Field School 2 is fieldwork or a fieldwork-related activity such as carrying out anthropological or social science methods on site, implementing tools in public or community archaeology or other forms of heritage (including intangible heritage), or conducting practices or research in archives, collections and museums.

It comprises 30 field days of 8 working hours. These 30 field days may be fulfilled during shorter (field) projects, of which the shortest is 1 week. You can schedule your fieldwork or internship in any period in which you do not have educational obligations, including January, but please note that exams and retakes have priority.

Only 10 ec can be obtained in total for Field School 2. In case more than 30 days have been spent on projects, the remaining credits will be stated on the diploma as extra-curricular.

Course set-up

The following steps are necessary:

  • Register in uSis/Brightspace;

  • Carefully read the Field School 2 procedures in Brightspace;

  • Find a project in which you can participate;

  • Fill out the official ‘Field School 2 agreement form’ (to be found on Brightspace) with the Field School 2/Internship provider (Party B on the agreement form);

  • Send the filled-out ‘Field School 2 agreement form’ to the appointed region coordinator (see Brightspace; Party A on the agreement form). They will check whether the proposed project is indeed admissible as Field School 2. Arrange for the final approval of your project by the region coordinator no later than:

  • 6 weeks before the start of the project (projects abroad)

  • 2 weeks before the start of the project (projects in the Netherlands)

  • During the project: make daily reports and ask the project leader to fill in the assessment form (to be found on Brightspace);

  • Upload the report within 6 weeks after the last field day.

Course objectives

  • To gain experience in field research and practices relating to heritage in society, including interpretation and reporting of field data;

  • To become experienced in a range of skills or tools relating to anthropological and social science research, museum studies and museum practice, public archaeology, community collaborative research and other heritage work;

  • To know under which circumstances and with what purpose these skills and tools can be applied;

  • To deepen knowledge about research methods and practices in heritage-related fields;

  • To gain more experience in describing ethnographic, social science and museum studies data;

  • Ability to work in a team;

  • To obtain insight into the relationship between the research questions and the chosen research approach;

  • To gain insight in the organisational, legal, logistical, societal and administrative aspects of a research project or organisation;

  • To obtain knowledge of the historical and theoretical context of a research project or organisation;

  • Ability to write a well-structured academic report with a clear research goal and in which the Faculty guidelines are applied;

  • To gain routine and to develop an independent research attitude.


Not applicable.

Mode of instruction

Practical work in the field.

Assessment method

  • A sufficient level of acquired practical skills and the quality of the daily reports. This assessment is partly made by the Field School 2 provider (50%);

  • A report that complies with the Faculty standards of reports. Reports are graded by project leaders of Faculty projects or the internship region coordinator (50%);

A retake is only possible for the report, and only if all other requirements have been met, including handing in the report before the deadline.

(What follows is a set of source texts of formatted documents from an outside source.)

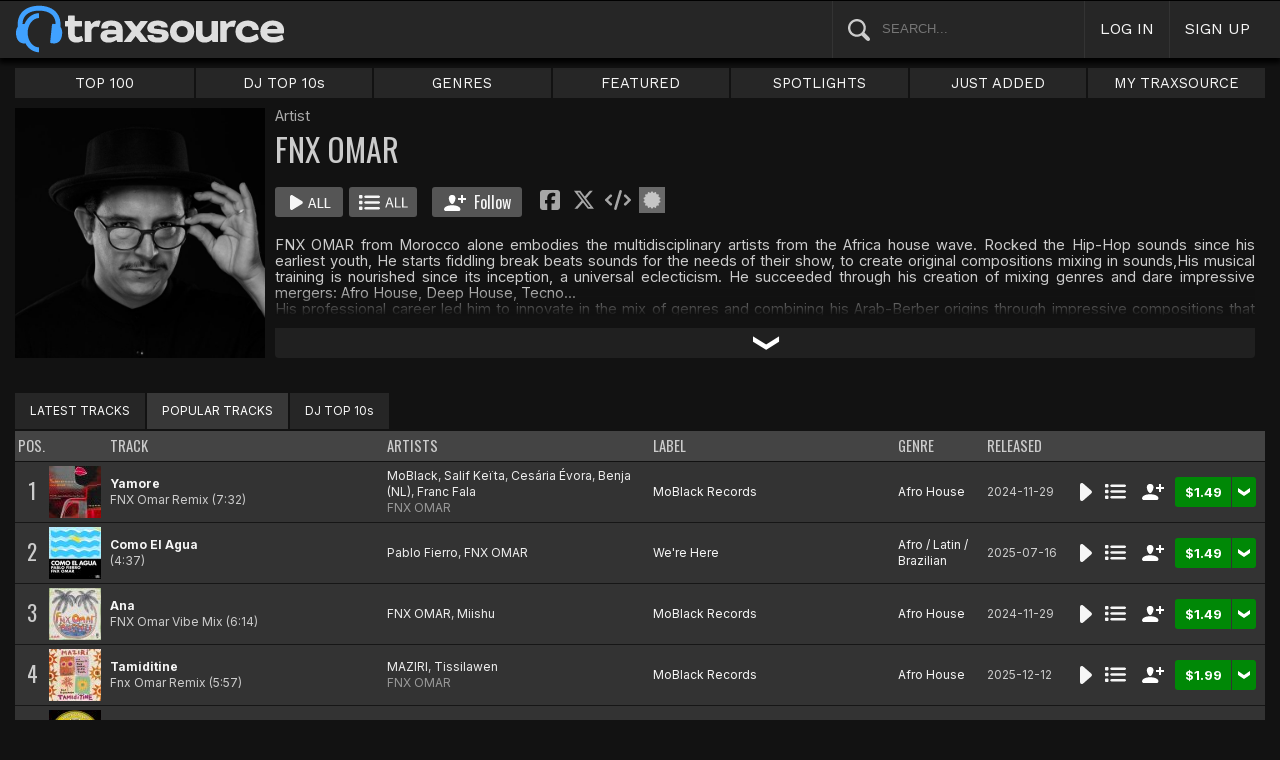

--- FILE ---
content_type: image/svg+xml
request_url: https://www.traxsource.com/img/badge.svg
body_size: 1842
content:
<?xml version="1.0" encoding="UTF-8" standalone="no"?>
<svg
   xmlns:dc="http://purl.org/dc/elements/1.1/"
   xmlns:cc="http://creativecommons.org/ns#"
   xmlns:rdf="http://www.w3.org/1999/02/22-rdf-syntax-ns#"
   xmlns:svg="http://www.w3.org/2000/svg"
   xmlns="http://www.w3.org/2000/svg"
   xmlns:sodipodi="http://sodipodi.sourceforge.net/DTD/sodipodi-0.dtd"
   xmlns:inkscape="http://www.inkscape.org/namespaces/inkscape"
   width="24"
   height="24"
   viewBox="0 0 24 24"
   version="1.1"
   id="svg4"
   sodipodi:docname="badge.svg"
   inkscape:version="0.92.4 (5da689c313, 2019-01-14)">
  <metadata
     id="metadata10">
    <rdf:RDF>
      <cc:Work
         rdf:about="">
        <dc:format>image/svg+xml</dc:format>
        <dc:type
           rdf:resource="http://purl.org/dc/dcmitype/StillImage" />
        <dc:title></dc:title>
      </cc:Work>
    </rdf:RDF>
  </metadata>
  <defs
     id="defs8" />
  <sodipodi:namedview
     pagecolor="#ffffff"
     bordercolor="#666666"
     borderopacity="1"
     objecttolerance="10"
     gridtolerance="10"
     guidetolerance="10"
     inkscape:pageopacity="0"
     inkscape:pageshadow="2"
     inkscape:window-width="1436"
     inkscape:window-height="981"
     id="namedview6"
     showgrid="false"
     inkscape:zoom="9.8333333"
     inkscape:cx="-0.66101695"
     inkscape:cy="12"
     inkscape:window-x="1188"
     inkscape:window-y="233"
     inkscape:window-maximized="0"
     inkscape:current-layer="svg4" />
  <path
     d="M12 0l2.139 2.629 3.068-1.441.786 3.297 3.389.033-.722 3.312 3.039 1.5-2.088 2.67 2.088 2.67-3.039 1.5.722 3.312-3.389.033-.786 3.297-3.068-1.441-2.139 2.629-2.139-2.629-3.068 1.441-.786-3.297-3.389-.033.722-3.312-3.039-1.5 2.088-2.67-2.088-2.67 3.039-1.5-.722-3.312 3.389-.033.786-3.297 3.068 1.441z"
     id="path2"
     style="fill:#f2f2f2" />
</svg>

The report needs to handed in through Brightspace within 6 weeks after the last field day.

Reading list

To be compiled by the student. It must comprise academic literature.


Enrolment through MyStudymap is mandatory.

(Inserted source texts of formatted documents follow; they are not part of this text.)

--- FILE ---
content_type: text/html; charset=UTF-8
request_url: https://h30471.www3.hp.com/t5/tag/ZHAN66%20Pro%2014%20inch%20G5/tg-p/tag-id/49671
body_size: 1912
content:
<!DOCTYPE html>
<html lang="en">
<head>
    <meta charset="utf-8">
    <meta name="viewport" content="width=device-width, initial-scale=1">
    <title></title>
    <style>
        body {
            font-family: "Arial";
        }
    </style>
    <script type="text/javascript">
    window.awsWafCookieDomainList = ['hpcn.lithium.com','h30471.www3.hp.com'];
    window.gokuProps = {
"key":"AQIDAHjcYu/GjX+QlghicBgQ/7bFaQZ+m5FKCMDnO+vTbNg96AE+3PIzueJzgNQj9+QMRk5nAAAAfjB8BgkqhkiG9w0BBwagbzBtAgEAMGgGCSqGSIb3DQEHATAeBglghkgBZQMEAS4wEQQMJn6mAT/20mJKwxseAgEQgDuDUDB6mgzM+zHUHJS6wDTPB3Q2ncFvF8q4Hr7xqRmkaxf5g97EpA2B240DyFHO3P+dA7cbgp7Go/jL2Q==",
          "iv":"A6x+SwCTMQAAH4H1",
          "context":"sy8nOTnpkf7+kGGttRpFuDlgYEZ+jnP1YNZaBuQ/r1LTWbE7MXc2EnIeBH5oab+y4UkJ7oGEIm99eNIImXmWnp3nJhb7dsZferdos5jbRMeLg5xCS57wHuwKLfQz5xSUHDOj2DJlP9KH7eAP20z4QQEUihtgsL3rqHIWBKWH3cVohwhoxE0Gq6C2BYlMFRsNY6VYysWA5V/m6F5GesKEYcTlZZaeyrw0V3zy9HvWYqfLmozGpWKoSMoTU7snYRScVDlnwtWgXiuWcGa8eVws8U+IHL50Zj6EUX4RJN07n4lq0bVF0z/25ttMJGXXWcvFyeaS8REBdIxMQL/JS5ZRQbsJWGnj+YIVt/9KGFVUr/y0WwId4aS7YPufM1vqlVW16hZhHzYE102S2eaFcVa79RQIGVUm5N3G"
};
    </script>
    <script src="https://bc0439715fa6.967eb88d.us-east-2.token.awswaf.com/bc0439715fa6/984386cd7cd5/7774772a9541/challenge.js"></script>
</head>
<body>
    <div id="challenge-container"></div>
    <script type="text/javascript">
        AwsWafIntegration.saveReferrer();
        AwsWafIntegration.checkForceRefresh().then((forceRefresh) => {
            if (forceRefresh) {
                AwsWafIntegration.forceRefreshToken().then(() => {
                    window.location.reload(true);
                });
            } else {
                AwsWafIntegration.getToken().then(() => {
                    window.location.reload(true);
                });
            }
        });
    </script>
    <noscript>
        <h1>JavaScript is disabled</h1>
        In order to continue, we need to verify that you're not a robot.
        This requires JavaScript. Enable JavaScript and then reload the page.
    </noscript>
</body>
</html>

General information about registration can be found on the Course and Exam Enrolment page.

All information (costs, registration, entry requirements, etc.) for those who are interested in taking this course as a Contractstudent is on the Contractonderwijs Archeologie webpage (in Dutch).


For more information about this course, please contact dr. M.E. (Martin) Berger (museums) or dr. I.R. (Ian) Simpson (heritage).


  • Compulsory attendance;

  • This course will be taught in both Dutch and English.